▸ **Zur Aufgabe**: Können Sie den Text über den Königsweg in Danzig vollständig und wortgetreu abschreiben?

-------- Vorliegender Text

Der Königsweg, vom Hohen Tor zum Grünen Tor
Am sogenannten Königsweg in Danzig befinden sich zahlreiche historische Sehenswürdigkeiten der Stadt. Das ist kein Wunder, denn hier befand sich das Zentrum der Macht. Noch heute künden die schönsten Patrizierhäuser davon, auch mehrere Stadttore, das Rechtstädtische Rathaus und der Artushof säumen den Königsweg.
Ihren Namen erhielt die etwa 1 km lange Strecke von den polnischen Königen, die einmal im Jahr bei ihrem Besuch Danzigs vom Hohen Tor durch die Langgasse und den Langen Markt bis zum Grünen Tor zogen.Sie diente auch für Paraden und verschiedene Zeremonien. Etwa auf halbem Weg steht das Rechtstädtische Rathaus, der frühere Sitz des Danziger Senats.
Hohes Tor, Goldenes Tor und Stockturm
Wer aus Richtung Westen in die Danziger Rechtstadt wollte, musste gleich drei Stadttore passieren. Das äußere, das Hohe Tor, war am Anfang ein ganz schlichtes. Dazu kamen tiefe Gräben, die eventuellen Angreifern oder schlicht unerwünschten Personen den Zugang zur Stadt verwehren sollten. Ende des 16. Jahrhunderts bekam ein flämischer Baumeister den Auftrag, das Tor in der Art eines römischen Triumphbogens zu gestalten. Das Tor aus Sandstein markiert heute den wichtigsten Zugang zur Rechtstadt vom Hauptbahnhof aus. Die wechselvolle Geschichte der Stadt ist am Tor in den Wappen jener Länder zu ersehen, die Danzig prägten. Es sind die Wappen von Polen, Preußen und das der Freien Stadt Danzig.

----------------
-------- Bereitgestellte Daten

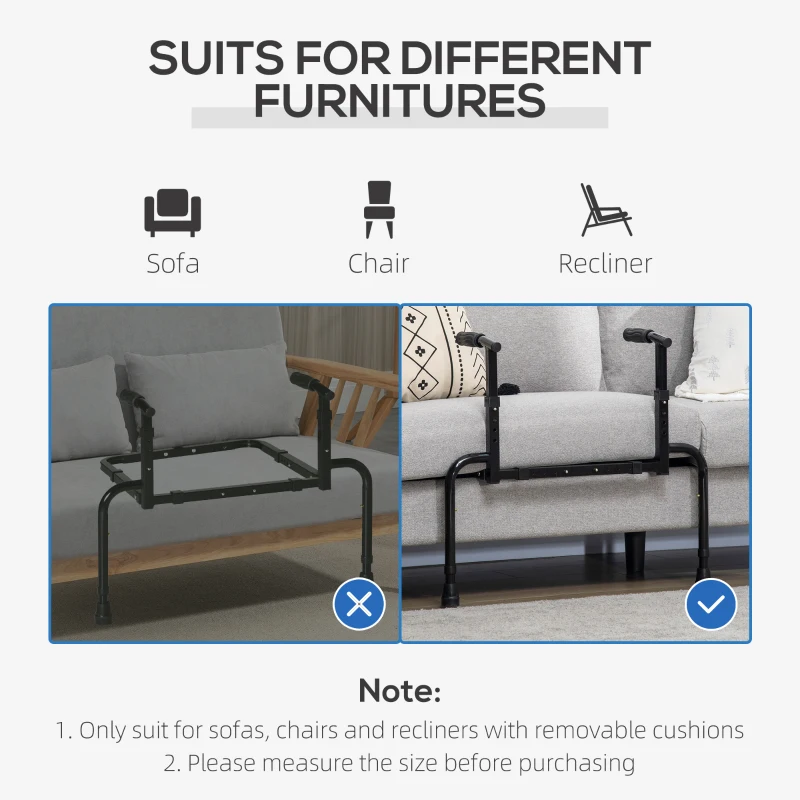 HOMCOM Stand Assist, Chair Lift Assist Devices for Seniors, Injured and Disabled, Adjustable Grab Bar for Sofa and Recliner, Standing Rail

----------------
-------- Bereitgestellte Daten

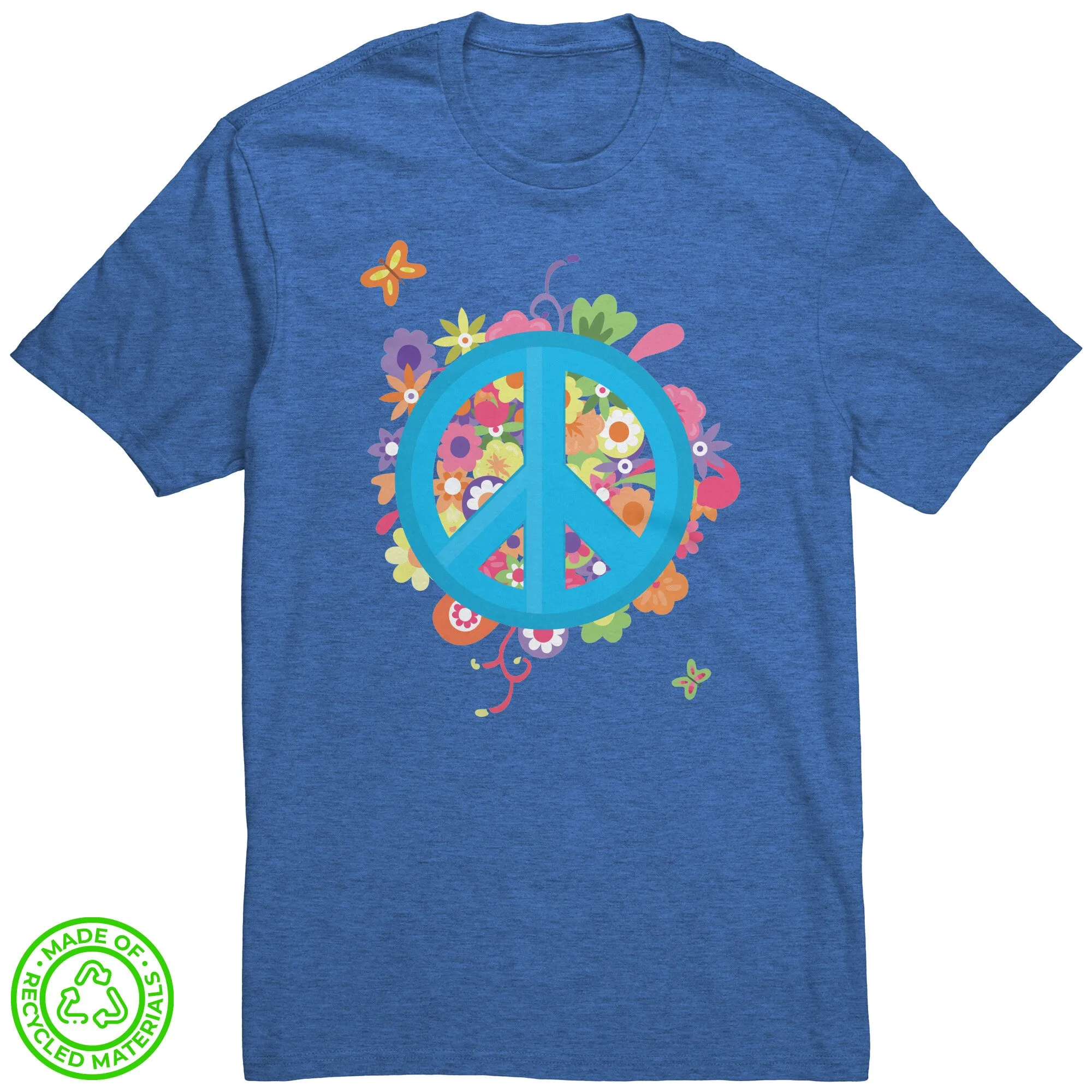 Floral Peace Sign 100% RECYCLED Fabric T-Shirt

----------------

▸ **Ihre Antwort**:
Der Königsweg, vom Hohen Tor zum Grünen Tor
Am sogenannten Königsweg in Danzig befinden sich zahlreiche historische Sehenswürdigkeiten der Stadt. Das ist kein Wunder, denn hier befand sich das Zentrum der Macht. Noch heute künden die schönsten Patrizierhäuser davon, auch mehrere Stadttore, das Rechtstädtische Rathaus und der Artushof säumen den Königsweg.
Ihren Namen erhielt die etwa 1 km lange Strecke von den polnischen Königen, die einmal im Jahr bei ihrem Besuch Danzigs vom Hohen Tor durch die Langgasse und den Langen Markt bis zum Grünen Tor zogen.Sie diente auch für Paraden und verschiedene Zeremonien. Etwa auf halbem Weg steht das Rechtstädtische Rathaus, der frühere Sitz des Danziger Senats.
Hohes Tor, Goldenes Tor und Stockturm
Wer aus Richtung Westen in die Danziger Rechtstadt wollte, musste gleich drei Stadttore passieren. Das äußere, das Hohe Tor, war am Anfang ein ganz schlichtes. Dazu kamen tiefe Gräben, die eventuellen Angreifern oder schlicht unerwünschten Personen den Zugang zur Stadt verwehren sollten. Ende des 16. Jahrhunderts bekam ein flämischer Baumeister den Auftrag, das Tor in der Art eines römischen Triumphbogens zu gestalten. Das Tor aus Sandstein markiert heute den wichtigsten Zugang zur Rechtstadt vom Hauptbahnhof aus. Die wechselvolle Geschichte der Stadt ist am Tor in den Wappen jener Länder zu ersehen, die Danzig prägten. Es sind die Wappen von Polen, Preußen und das der Freien Stadt Danzig.